-- Information shown follows --

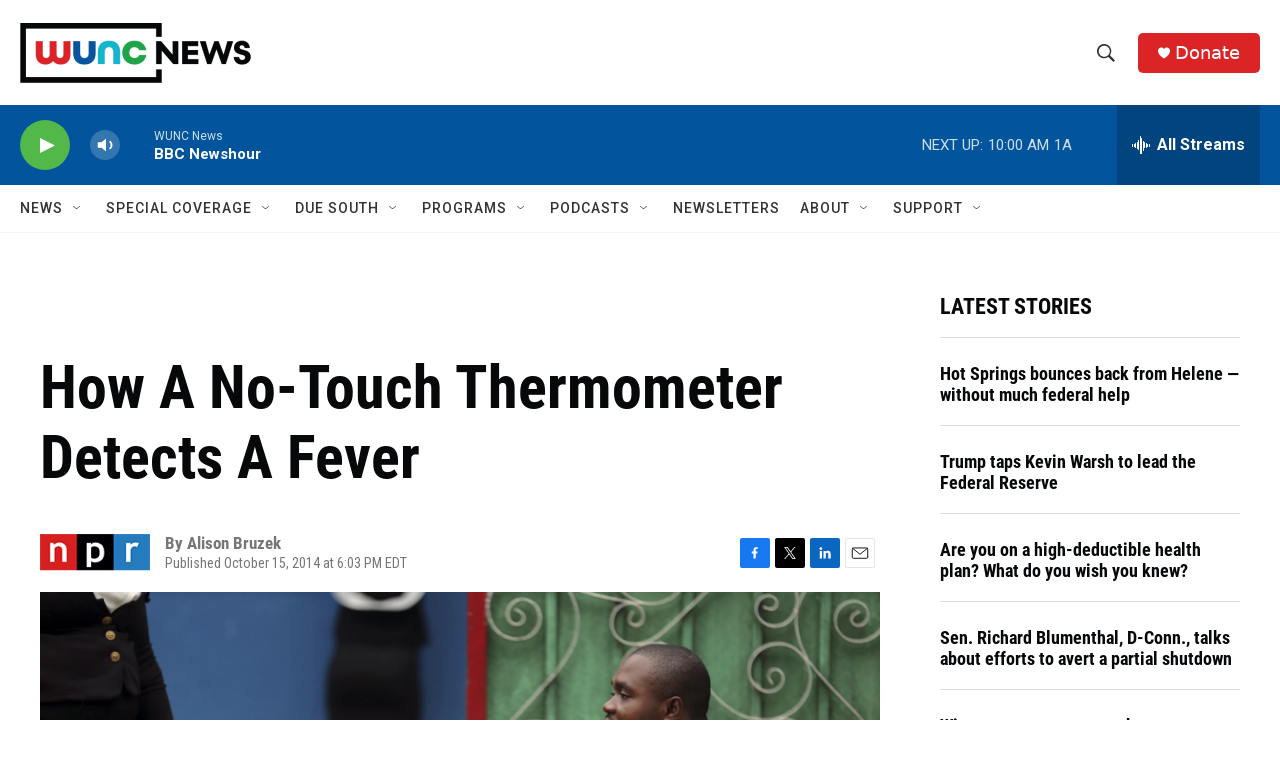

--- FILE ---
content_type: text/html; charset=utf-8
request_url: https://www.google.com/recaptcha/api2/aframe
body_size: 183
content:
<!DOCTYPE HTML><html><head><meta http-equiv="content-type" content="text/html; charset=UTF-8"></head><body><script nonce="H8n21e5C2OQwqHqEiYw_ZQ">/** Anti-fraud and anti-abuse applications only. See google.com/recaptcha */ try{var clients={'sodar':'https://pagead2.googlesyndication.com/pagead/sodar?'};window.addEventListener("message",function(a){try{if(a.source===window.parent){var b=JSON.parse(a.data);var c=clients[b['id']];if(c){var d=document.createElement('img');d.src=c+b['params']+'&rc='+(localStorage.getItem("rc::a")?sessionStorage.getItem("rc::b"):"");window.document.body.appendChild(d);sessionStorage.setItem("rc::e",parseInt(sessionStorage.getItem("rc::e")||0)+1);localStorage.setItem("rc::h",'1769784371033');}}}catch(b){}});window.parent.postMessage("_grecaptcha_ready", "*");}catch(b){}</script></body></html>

-- Information shown concluded --
-- Information shown follows --

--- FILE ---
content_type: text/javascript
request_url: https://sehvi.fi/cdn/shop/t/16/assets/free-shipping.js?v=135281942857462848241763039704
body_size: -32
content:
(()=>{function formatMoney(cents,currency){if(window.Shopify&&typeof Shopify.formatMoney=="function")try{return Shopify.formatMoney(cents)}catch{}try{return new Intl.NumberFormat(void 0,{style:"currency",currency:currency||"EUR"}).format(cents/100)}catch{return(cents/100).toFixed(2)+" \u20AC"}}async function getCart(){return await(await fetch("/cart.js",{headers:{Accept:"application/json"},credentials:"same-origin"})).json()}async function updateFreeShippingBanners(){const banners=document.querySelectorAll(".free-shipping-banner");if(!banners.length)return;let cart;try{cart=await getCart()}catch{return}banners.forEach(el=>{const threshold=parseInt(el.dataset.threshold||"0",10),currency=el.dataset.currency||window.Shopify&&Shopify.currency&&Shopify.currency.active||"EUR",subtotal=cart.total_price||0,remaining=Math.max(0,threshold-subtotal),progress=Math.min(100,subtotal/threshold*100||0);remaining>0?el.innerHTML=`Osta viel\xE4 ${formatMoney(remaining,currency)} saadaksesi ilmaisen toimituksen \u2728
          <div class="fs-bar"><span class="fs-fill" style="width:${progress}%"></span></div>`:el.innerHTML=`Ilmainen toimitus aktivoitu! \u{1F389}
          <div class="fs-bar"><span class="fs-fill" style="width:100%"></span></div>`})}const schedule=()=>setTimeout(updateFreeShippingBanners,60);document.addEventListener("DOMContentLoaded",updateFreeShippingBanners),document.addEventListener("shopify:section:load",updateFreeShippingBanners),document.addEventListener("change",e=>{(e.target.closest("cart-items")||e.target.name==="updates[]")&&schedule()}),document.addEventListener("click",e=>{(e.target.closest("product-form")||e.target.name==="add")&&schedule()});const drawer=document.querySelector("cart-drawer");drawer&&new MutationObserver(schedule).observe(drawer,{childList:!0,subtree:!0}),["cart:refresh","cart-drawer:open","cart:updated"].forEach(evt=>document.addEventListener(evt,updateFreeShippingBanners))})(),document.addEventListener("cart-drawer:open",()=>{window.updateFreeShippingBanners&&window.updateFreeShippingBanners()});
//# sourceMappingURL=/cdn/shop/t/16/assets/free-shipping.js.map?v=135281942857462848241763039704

-- Information shown concluded --
-- Information shown follows --

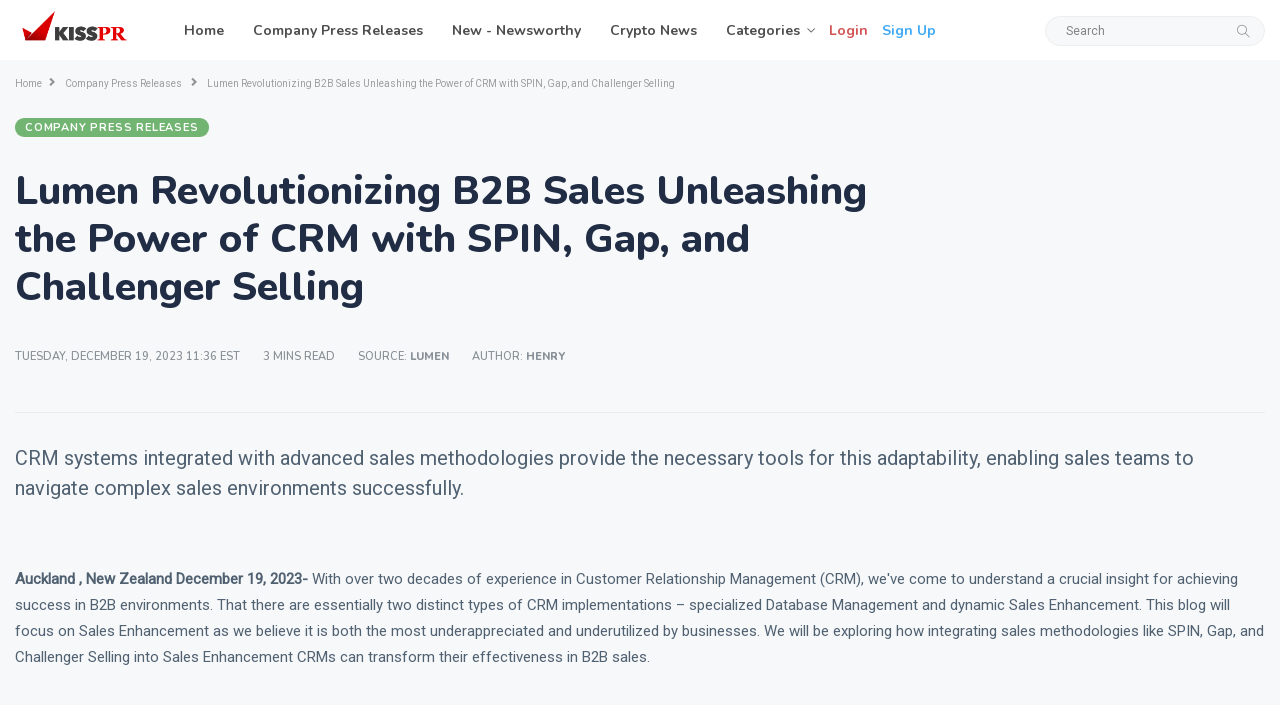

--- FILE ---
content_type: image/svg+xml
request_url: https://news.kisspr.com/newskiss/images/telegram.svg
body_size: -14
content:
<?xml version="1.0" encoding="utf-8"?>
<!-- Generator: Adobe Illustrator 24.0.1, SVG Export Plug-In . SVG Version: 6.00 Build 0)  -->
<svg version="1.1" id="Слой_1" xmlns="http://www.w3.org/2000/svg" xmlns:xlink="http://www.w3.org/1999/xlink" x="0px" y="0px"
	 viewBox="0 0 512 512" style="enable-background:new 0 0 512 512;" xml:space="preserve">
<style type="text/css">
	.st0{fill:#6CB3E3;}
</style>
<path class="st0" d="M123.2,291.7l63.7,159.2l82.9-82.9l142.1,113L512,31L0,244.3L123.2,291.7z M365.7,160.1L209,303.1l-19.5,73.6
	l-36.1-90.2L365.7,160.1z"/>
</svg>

-- Information shown concluded --

All lines in the listing above that contain "assets" should be shown.

== Response ==
request_url: https://sehvi.fi/cdn/shop/t/16/assets/free-shipping.js?v=135281942857462848241763039704
//# sourceMappingURL=/cdn/shop/t/16/assets/free-shipping.js.map?v=135281942857462848241763039704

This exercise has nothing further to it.